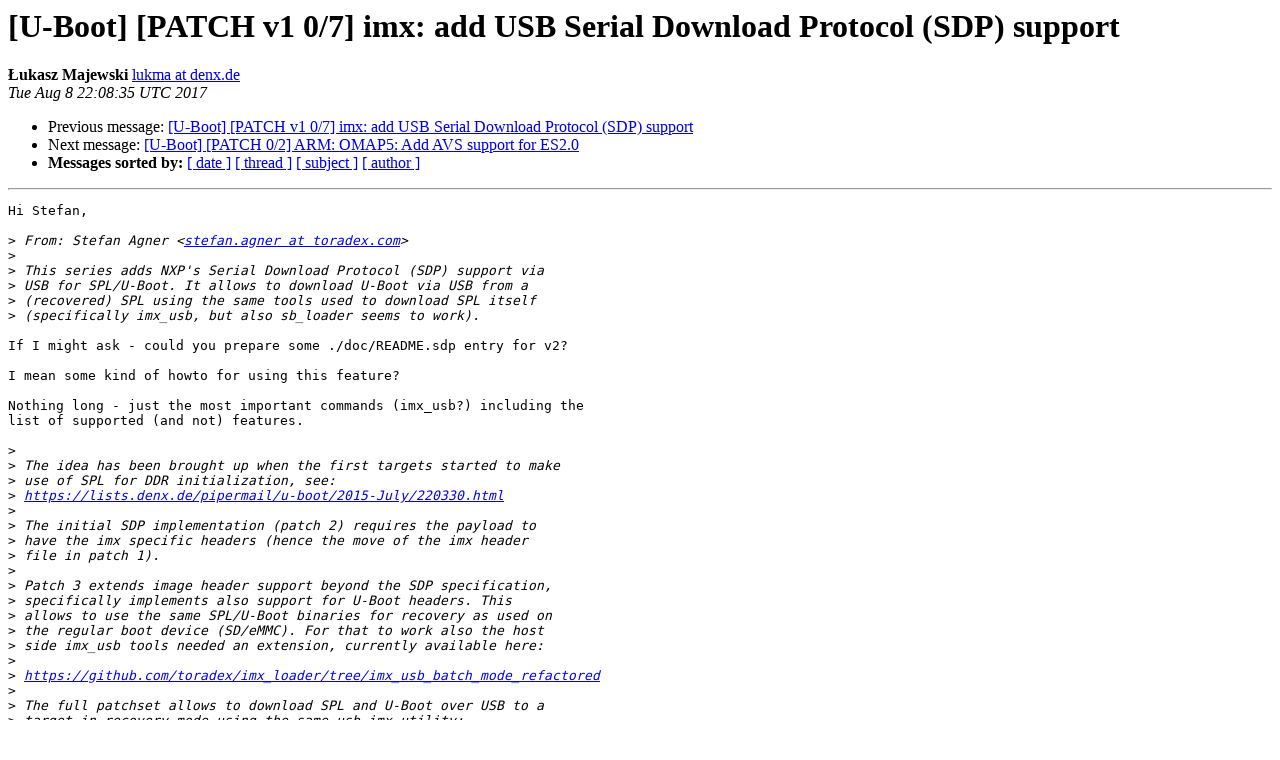

--- FILE ---
content_type: text/html
request_url: https://lists.denx.de/pipermail/u-boot/2017-August/301962.html
body_size: 2547
content:
<!DOCTYPE HTML PUBLIC "-//W3C//DTD HTML 4.01 Transitional//EN">
<HTML>
 <HEAD>
   <TITLE> [U-Boot] [PATCH v1 0/7] imx: add USB Serial Download Protocol (SDP) support
   </TITLE>
   <LINK REL="Index" HREF="index.html" >
   <LINK REL="made" HREF="mailto:u-boot%40lists.denx.de?Subject=Re%3A%20%5BU-Boot%5D%20%5BPATCH%20v1%200/7%5D%20imx%3A%20add%20USB%20Serial%20Download%20Protocol%0A%20%28SDP%29%20support&In-Reply-To=%3Cfd5ae52b-5978-42ca-e1e9-f0bda15289b0%40denx.de%3E">
   <META NAME="robots" CONTENT="index,nofollow">
   <style type="text/css">
       pre {
           white-space: pre-wrap;       /* css-2.1, curent FF, Opera, Safari */
           }
   </style>
   <META http-equiv="Content-Type" content="text/html; charset=utf-8">
   <LINK REL="Previous"  HREF="301975.html">
   <LINK REL="Next"  HREF="301319.html">
 </HEAD>
 <BODY BGCOLOR="#ffffff">
   <H1>[U-Boot] [PATCH v1 0/7] imx: add USB Serial Download Protocol (SDP) support</H1>
    <B>Łukasz Majewski</B> 
    <A HREF="mailto:u-boot%40lists.denx.de?Subject=Re%3A%20%5BU-Boot%5D%20%5BPATCH%20v1%200/7%5D%20imx%3A%20add%20USB%20Serial%20Download%20Protocol%0A%20%28SDP%29%20support&In-Reply-To=%3Cfd5ae52b-5978-42ca-e1e9-f0bda15289b0%40denx.de%3E"
       TITLE="[U-Boot] [PATCH v1 0/7] imx: add USB Serial Download Protocol (SDP) support">lukma at denx.de
       </A><BR>
    <I>Tue Aug  8 22:08:35 UTC 2017</I>
    <P><UL>
        <LI>Previous message: <A HREF="301975.html">[U-Boot] [PATCH v1 0/7] imx: add USB Serial Download Protocol (SDP) support
</A></li>
        <LI>Next message: <A HREF="301319.html">[U-Boot] [PATCH 0/2] ARM: OMAP5: Add AVS support for ES2.0
</A></li>
         <LI> <B>Messages sorted by:</B> 
              <a href="date.html#301962">[ date ]</a>
              <a href="thread.html#301962">[ thread ]</a>
              <a href="subject.html#301962">[ subject ]</a>
              <a href="author.html#301962">[ author ]</a>
         </LI>
       </UL>
    <HR>  
<!--beginarticle-->
<PRE>Hi Stefan,

&gt;<i> From: Stefan Agner &lt;<A HREF="https://lists.denx.de/listinfo/u-boot">stefan.agner at toradex.com</A>&gt;
</I>&gt;<i>
</I>&gt;<i> This series adds NXP's Serial Download Protocol (SDP) support via
</I>&gt;<i> USB for SPL/U-Boot. It allows to download U-Boot via USB from a
</I>&gt;<i> (recovered) SPL using the same tools used to download SPL itself
</I>&gt;<i> (specifically imx_usb, but also sb_loader seems to work).
</I>
If I might ask - could you prepare some ./doc/README.sdp entry for v2?

I mean some kind of howto for using this feature?

Nothing long - just the most important commands (imx_usb?) including the 
list of supported (and not) features.

&gt;<i>
</I>&gt;<i> The idea has been brought up when the first targets started to make
</I>&gt;<i> use of SPL for DDR initialization, see:
</I>&gt;<i> <A HREF="https://lists.denx.de/pipermail/u-boot/2015-July/220330.html">https://lists.denx.de/pipermail/u-boot/2015-July/220330.html</A>
</I>&gt;<i>
</I>&gt;<i> The initial SDP implementation (patch 2) requires the payload to
</I>&gt;<i> have the imx specific headers (hence the move of the imx header
</I>&gt;<i> file in patch 1).
</I>&gt;<i>
</I>&gt;<i> Patch 3 extends image header support beyond the SDP specification,
</I>&gt;<i> specifically implements also support for U-Boot headers. This
</I>&gt;<i> allows to use the same SPL/U-Boot binaries for recovery as used on
</I>&gt;<i> the regular boot device (SD/eMMC). For that to work also the host
</I>&gt;<i> side imx_usb tools needed an extension, currently available here:
</I>&gt;<i>
</I>&gt;<i> <A HREF="https://github.com/toradex/imx_loader/tree/imx_usb_batch_mode_refactored">https://github.com/toradex/imx_loader/tree/imx_usb_batch_mode_refactored</A>
</I>&gt;<i>
</I>&gt;<i> The full patchset allows to download SPL and U-Boot over USB to a
</I>&gt;<i> target in recovery mode using the same usb_imx utility:
</I>&gt;<i>
</I>&gt;<i> The usb_imx utility also has a batch mode which allows to download
</I>&gt;<i> multiple artifacts with a single invocation. The details are
</I>&gt;<i> outlined in the imx_usb commit message:
</I>&gt;<i> <A HREF="https://github.com/toradex/imx_loader/commit/5434415d921f1cc4d22332d9558bed6d42db9f60">https://github.com/toradex/imx_loader/commit/5434415d921f1cc4d22332d9558bed6d42db9f60</A>
</I>&gt;<i>
</I>&gt;<i> In case this patchset gets accepted in U-Boot, I plan to push the
</I>&gt;<i> imx_usb changes upstream as well.
</I>
Thanks for the patch set. It would definitely facilitate work with IMX SoCs.

&gt;<i>
</I>&gt;<i>
</I>&gt;<i> Stefan Agner (7):
</I>&gt;<i>   imx: move imximage header to common location
</I>&gt;<i>   usb: gadget: add SDP driver
</I>&gt;<i>   usb: gadget: sdp: extend images compatible for jumps
</I>&gt;<i>   cmd: add sdp command
</I>&gt;<i>   spl: add serial download protocol (SDP) support
</I>&gt;<i>   apalis/colibri_imx6: use independent USB PID for SPL
</I>&gt;<i>   apalis/colibri_imx6: enable SDP by default
</I>&gt;<i>
</I>&gt;<i>  board/toradex/apalis_imx6/apalis_imx6.c   |  13 +
</I>&gt;<i>  board/toradex/colibri_imx6/colibri_imx6.c |  13 +
</I>&gt;<i>  cmd/Kconfig                               |   7 +
</I>&gt;<i>  cmd/Makefile                              |   1 +
</I>&gt;<i>  cmd/usb_gadget_sdp.c                      |  53 +++
</I>&gt;<i>  common/spl/Kconfig                        |   6 +
</I>&gt;<i>  common/spl/Makefile                       |   1 +
</I>&gt;<i>  common/spl/spl_sdp.c                      |  38 ++
</I>&gt;<i>  configs/apalis_imx6_defconfig             |   4 +
</I>&gt;<i>  configs/colibri_imx6_defconfig            |   4 +
</I>&gt;<i>  drivers/usb/gadget/Kconfig                |   7 +
</I>&gt;<i>  drivers/usb/gadget/Makefile               |   2 +
</I>&gt;<i>  drivers/usb/gadget/f_sdp.c                | 739 ++++++++++++++++++++++++++++++
</I>&gt;<i>  {tools =&gt; include}/imximage.h             |   0
</I>&gt;<i>  include/sdp.h                             |  16 +
</I>&gt;<i>  15 files changed, 904 insertions(+)
</I>&gt;<i>  create mode 100644 cmd/usb_gadget_sdp.c
</I>&gt;<i>  create mode 100644 common/spl/spl_sdp.c
</I>&gt;<i>  create mode 100644 drivers/usb/gadget/f_sdp.c
</I>&gt;<i>  rename {tools =&gt; include}/imximage.h (100%)
</I>&gt;<i>  create mode 100644 include/sdp.h
</I>&gt;<i>
</I>

-- 
Best regards,

Lukasz Majewski

--

DENX Software Engineering GmbH,      Managing Director: Wolfgang Denk
HRB 165235 Munich, Office: Kirchenstr.5, D-82194 Groebenzell, Germany
Phone: (+49)-8142-66989-10 Fax: (+49)-8142-66989-80 Email: <A HREF="https://lists.denx.de/listinfo/u-boot">wd at denx.de</A>
</PRE>


























































































































































































































































<!--endarticle-->
    <HR>
    <P><UL>
        <!--threads-->
	<LI>Previous message: <A HREF="301975.html">[U-Boot] [PATCH v1 0/7] imx: add USB Serial Download Protocol (SDP) support
</A></li>
	<LI>Next message: <A HREF="301319.html">[U-Boot] [PATCH 0/2] ARM: OMAP5: Add AVS support for ES2.0
</A></li>
         <LI> <B>Messages sorted by:</B> 
              <a href="date.html#301962">[ date ]</a>
              <a href="thread.html#301962">[ thread ]</a>
              <a href="subject.html#301962">[ subject ]</a>
              <a href="author.html#301962">[ author ]</a>
         </LI>
       </UL>

<hr>
<a href="https://lists.denx.de/listinfo/u-boot">More information about the U-Boot
mailing list</a><br>
</body></html>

------------------------------------

What you are asked to do: Give again, exactly, the lines starting at the first entry above and ending at the line with "<B>Łukasz Majewski</B>"; please leave pictures out.

Answer to this problem:
--- FILE ---
content_type: text/html
request_url: https://lists.denx.de/pipermail/u-boot/2017-August/301962.html
body_size: 2547
content:
<!DOCTYPE HTML PUBLIC "-//W3C//DTD HTML 4.01 Transitional//EN">
<HTML>
 <HEAD>
   <TITLE> [U-Boot] [PATCH v1 0/7] imx: add USB Serial Download Protocol (SDP) support
   </TITLE>
   <LINK REL="Index" HREF="index.html" >
   <LINK REL="made" HREF="mailto:u-boot%40lists.denx.de?Subject=Re%3A%20%5BU-Boot%5D%20%5BPATCH%20v1%200/7%5D%20imx%3A%20add%20USB%20Serial%20Download%20Protocol%0A%20%28SDP%29%20support&In-Reply-To=%3Cfd5ae52b-5978-42ca-e1e9-f0bda15289b0%40denx.de%3E">
   <META NAME="robots" CONTENT="index,nofollow">
   <style type="text/css">
       pre {
           white-space: pre-wrap;       /* css-2.1, curent FF, Opera, Safari */
           }
   </style>
   <META http-equiv="Content-Type" content="text/html; charset=utf-8">
   <LINK REL="Previous"  HREF="301975.html">
   <LINK REL="Next"  HREF="301319.html">
 </HEAD>
 <BODY BGCOLOR="#ffffff">
   <H1>[U-Boot] [PATCH v1 0/7] imx: add USB Serial Download Protocol (SDP) support</H1>
    <B>Łukasz Majewski</B> 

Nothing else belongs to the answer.